The indications for performing an eFAST include:
- Blunt trauma
- Penetrating trauma
- Unexplained hypotension (Suspected ectopic/AAA/Bleeding Ulcers etc)
- Trauma in Pregnancy
The simple clinical questions that eFAST answers include:
- Is there significant free fluid in the pericardial cavity?
- Is there free fluid in the peritoneal cavity?
- Is there free fluid in the chest cavity?
- Is there a pneumothorax (loss of lung sliding)?
The eFAST is not designed to diagnose solid organ injury or other pathology and it should be repeated at regular intervals to check the status of the patient. If an area is not visualised clearly then you cannot comment on this part of the examination.
The eFAST scan should be documented, by saving images of the standard views, plus any additional images to document pathology.
The decision on treatment path for the patient is then made on your physical examination, whether the patient is stable or not, the results of other tests, and your clinical opinion. It does not rest alone on what the ultrasound shows.
Learning & Accreditation Process
Accreditation of eFAST within the department will involve:
- Completion of online learning module through UTEC (Geelong ED Sign on code = GORUS) or have completed an accredited course.
- Attend departmental workshop.
- Completion of a logbook of 25 scans which will include 3 positive scans and at least half of the 25 scans should be clinically indicated. Revise ASUM CCPU guidelines & minimum imaging set here
- 2 formative assessments and 1 summative assessment by an ED consultant. Form available for online completion (Smart phone/Tablet compatible).
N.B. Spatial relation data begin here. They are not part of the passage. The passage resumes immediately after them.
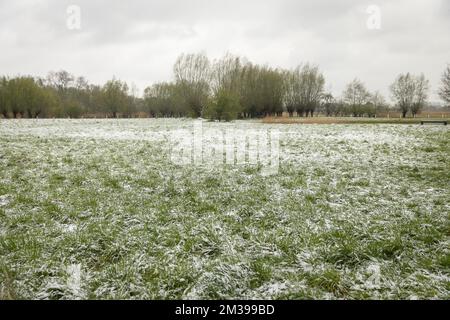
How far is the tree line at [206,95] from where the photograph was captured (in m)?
48.7

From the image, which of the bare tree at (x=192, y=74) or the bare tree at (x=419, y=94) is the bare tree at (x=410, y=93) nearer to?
the bare tree at (x=419, y=94)

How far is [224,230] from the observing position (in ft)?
19.7

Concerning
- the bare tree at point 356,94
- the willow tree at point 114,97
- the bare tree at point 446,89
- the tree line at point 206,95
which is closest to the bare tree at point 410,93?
the tree line at point 206,95

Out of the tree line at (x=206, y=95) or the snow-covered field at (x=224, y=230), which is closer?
the snow-covered field at (x=224, y=230)

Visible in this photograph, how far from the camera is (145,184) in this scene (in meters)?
8.89

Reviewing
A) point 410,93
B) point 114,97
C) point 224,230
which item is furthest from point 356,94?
point 224,230

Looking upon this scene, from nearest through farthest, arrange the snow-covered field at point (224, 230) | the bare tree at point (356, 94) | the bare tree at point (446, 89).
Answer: the snow-covered field at point (224, 230) → the bare tree at point (446, 89) → the bare tree at point (356, 94)

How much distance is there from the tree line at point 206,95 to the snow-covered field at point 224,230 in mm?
28428

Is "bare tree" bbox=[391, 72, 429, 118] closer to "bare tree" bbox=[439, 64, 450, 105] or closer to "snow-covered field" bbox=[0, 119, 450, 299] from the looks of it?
"bare tree" bbox=[439, 64, 450, 105]

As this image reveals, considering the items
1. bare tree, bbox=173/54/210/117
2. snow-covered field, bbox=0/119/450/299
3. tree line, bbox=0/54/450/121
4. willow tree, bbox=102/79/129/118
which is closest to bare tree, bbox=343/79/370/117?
tree line, bbox=0/54/450/121

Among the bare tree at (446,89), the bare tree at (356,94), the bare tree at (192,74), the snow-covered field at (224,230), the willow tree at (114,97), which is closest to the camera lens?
the snow-covered field at (224,230)

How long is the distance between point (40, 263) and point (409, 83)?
265 ft

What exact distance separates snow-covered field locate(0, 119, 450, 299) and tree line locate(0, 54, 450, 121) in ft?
93.3
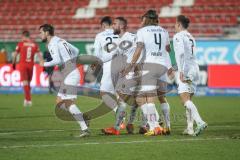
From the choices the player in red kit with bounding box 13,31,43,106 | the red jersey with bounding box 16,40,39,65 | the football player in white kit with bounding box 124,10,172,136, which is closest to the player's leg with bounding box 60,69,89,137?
the football player in white kit with bounding box 124,10,172,136

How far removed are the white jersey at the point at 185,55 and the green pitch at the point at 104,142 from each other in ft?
3.93

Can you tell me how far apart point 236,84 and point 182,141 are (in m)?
16.4

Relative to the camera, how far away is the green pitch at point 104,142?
9734mm

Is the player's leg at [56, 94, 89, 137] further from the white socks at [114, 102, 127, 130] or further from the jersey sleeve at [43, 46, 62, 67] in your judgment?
the white socks at [114, 102, 127, 130]

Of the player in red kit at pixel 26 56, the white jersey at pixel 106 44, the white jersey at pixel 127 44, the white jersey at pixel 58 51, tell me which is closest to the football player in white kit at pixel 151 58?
the white jersey at pixel 127 44

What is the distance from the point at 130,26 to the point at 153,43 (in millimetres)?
21996

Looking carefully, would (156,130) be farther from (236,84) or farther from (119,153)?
(236,84)

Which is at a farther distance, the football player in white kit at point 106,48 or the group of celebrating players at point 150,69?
the football player in white kit at point 106,48

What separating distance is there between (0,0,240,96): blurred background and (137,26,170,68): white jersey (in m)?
14.0

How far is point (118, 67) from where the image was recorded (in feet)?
47.5

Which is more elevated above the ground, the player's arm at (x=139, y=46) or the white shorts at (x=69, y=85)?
the player's arm at (x=139, y=46)

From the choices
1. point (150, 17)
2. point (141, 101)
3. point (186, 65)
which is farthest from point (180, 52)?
point (141, 101)

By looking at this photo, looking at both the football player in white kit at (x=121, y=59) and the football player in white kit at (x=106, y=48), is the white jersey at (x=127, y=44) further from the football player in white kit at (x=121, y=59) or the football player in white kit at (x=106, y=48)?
the football player in white kit at (x=106, y=48)

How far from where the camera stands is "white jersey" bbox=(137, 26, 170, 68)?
12594 millimetres
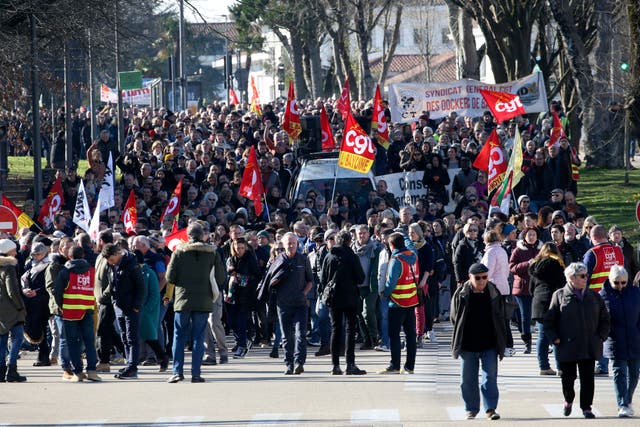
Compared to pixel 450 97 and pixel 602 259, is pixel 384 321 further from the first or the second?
pixel 450 97

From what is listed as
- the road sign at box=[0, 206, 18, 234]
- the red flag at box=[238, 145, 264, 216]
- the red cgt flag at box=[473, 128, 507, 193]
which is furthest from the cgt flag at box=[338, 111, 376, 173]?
the road sign at box=[0, 206, 18, 234]

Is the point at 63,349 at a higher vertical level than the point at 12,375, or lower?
higher

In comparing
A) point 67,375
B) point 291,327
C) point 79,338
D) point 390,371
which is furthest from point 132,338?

- CCPU formative and summative assessment forms are at the end of this document if required.
- Ongoing credentialing requirements include at least 3 hours of Ultrasound training per year as well as 25 logbook scans over a 2 year period.
Minimum Imaging Requirements
The examination involves a minimum of six views including:
- Right Upper Quadrant including the hepato‐renal interface (Morison’s pouch) and the right diaphragm. Images must include liver tip. (Recording of a video loop recommend for the view)
- Left Upper Quadrant including the spleno‐renal interface and left diaphragm.
- Transverse and long views of bladder/pelvis
- Subxiphoid or intercostal views of the pericardium.
- The left and right parasternal views to detect lung sliding (either video or M-Mode)
Review the image library at the Ultrasound Village that outline normal and some abnormal images.
Minimal documention requires
- E-Fast Performed by Me. The Scan was -ve/+ve
- Adequate Views
- No/Large/Medium/Small Volume Intra-abdominal free fluid & describe location if fluid identified
- Chest: No/+ve Pneumothorax/Haemothorax (describe Volume)
- No/+ve Pericardial effusion (Describe volume and features if any of tamponade)
- Copies of images have been saved to machine for export.